(Collected data entries)
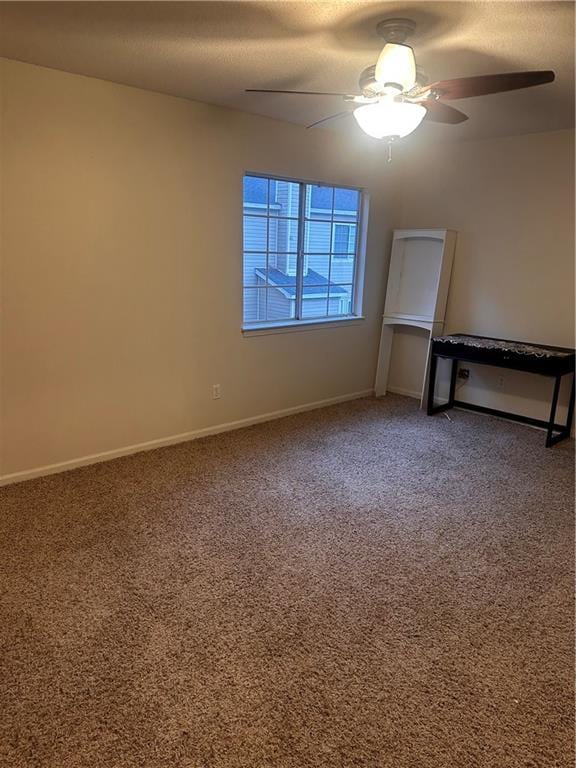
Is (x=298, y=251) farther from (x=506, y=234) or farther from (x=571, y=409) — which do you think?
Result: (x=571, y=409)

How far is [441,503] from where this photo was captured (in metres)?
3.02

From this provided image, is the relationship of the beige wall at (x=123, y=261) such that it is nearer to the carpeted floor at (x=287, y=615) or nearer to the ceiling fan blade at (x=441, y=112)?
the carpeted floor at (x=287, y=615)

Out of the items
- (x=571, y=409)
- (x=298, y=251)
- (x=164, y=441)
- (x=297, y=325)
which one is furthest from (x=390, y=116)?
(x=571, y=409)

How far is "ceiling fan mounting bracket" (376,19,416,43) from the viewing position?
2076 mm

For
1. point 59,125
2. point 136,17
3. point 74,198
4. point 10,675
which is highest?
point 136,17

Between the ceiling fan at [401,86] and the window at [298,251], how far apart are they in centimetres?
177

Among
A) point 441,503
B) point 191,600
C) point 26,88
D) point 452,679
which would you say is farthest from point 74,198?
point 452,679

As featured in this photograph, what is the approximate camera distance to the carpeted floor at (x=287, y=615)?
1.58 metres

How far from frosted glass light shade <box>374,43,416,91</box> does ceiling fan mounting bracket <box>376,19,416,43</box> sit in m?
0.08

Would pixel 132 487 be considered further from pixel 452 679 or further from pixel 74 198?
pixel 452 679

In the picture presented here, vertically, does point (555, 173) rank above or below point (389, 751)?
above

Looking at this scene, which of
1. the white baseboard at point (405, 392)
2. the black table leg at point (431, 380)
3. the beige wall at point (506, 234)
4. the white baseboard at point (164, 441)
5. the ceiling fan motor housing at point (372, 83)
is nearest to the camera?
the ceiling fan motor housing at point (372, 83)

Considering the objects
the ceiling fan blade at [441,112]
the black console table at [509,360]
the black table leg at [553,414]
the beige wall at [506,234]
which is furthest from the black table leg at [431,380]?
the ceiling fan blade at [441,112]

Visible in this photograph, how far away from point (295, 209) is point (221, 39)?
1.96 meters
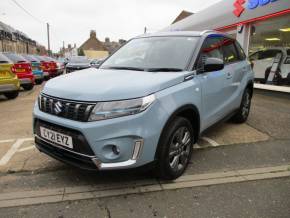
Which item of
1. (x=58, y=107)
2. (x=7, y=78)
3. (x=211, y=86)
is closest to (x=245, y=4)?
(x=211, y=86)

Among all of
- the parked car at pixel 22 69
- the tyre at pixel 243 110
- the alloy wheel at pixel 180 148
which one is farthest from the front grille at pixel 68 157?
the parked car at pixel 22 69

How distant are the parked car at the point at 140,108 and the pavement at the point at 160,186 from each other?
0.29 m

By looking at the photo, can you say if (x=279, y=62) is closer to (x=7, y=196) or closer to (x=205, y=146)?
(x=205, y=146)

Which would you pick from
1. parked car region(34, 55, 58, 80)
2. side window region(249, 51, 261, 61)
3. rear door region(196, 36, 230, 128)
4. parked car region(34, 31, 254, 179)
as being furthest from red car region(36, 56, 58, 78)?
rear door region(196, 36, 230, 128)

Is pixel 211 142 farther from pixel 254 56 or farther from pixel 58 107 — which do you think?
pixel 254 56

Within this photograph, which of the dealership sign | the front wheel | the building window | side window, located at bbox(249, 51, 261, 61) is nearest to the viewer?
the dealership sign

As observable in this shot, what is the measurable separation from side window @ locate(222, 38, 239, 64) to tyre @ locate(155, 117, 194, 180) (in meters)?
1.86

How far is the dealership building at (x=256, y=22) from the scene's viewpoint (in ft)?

* Exercise description
Return the lines of the data verbatim, starting at the line that contains "By looking at" and ending at the last line of the data, with both ends included.

* Full output
By looking at the photo, can you say if (x=279, y=62) is closer to (x=7, y=196) or closer to (x=205, y=146)?
(x=205, y=146)

Which would you pick from
1. parked car region(34, 55, 58, 80)
2. side window region(249, 51, 261, 61)
3. rear door region(196, 36, 230, 128)
4. parked car region(34, 31, 254, 179)
as being furthest from red car region(36, 56, 58, 78)?
rear door region(196, 36, 230, 128)

Is pixel 211 142 farther from pixel 254 56 or farther from pixel 58 107 — which do you think?
pixel 254 56

Within this photograph, which of the dealership sign | the front wheel | the building window | side window, located at bbox(249, 51, 261, 61) is nearest to the viewer?
the dealership sign

As observable in this shot, what is the measurable separation from side window @ locate(222, 38, 239, 64) to tyre @ locate(155, 117, 194, 180) (in meters)?
1.86

How far is the dealership building at (x=256, y=22) from the scene's viewpoint (in ft)?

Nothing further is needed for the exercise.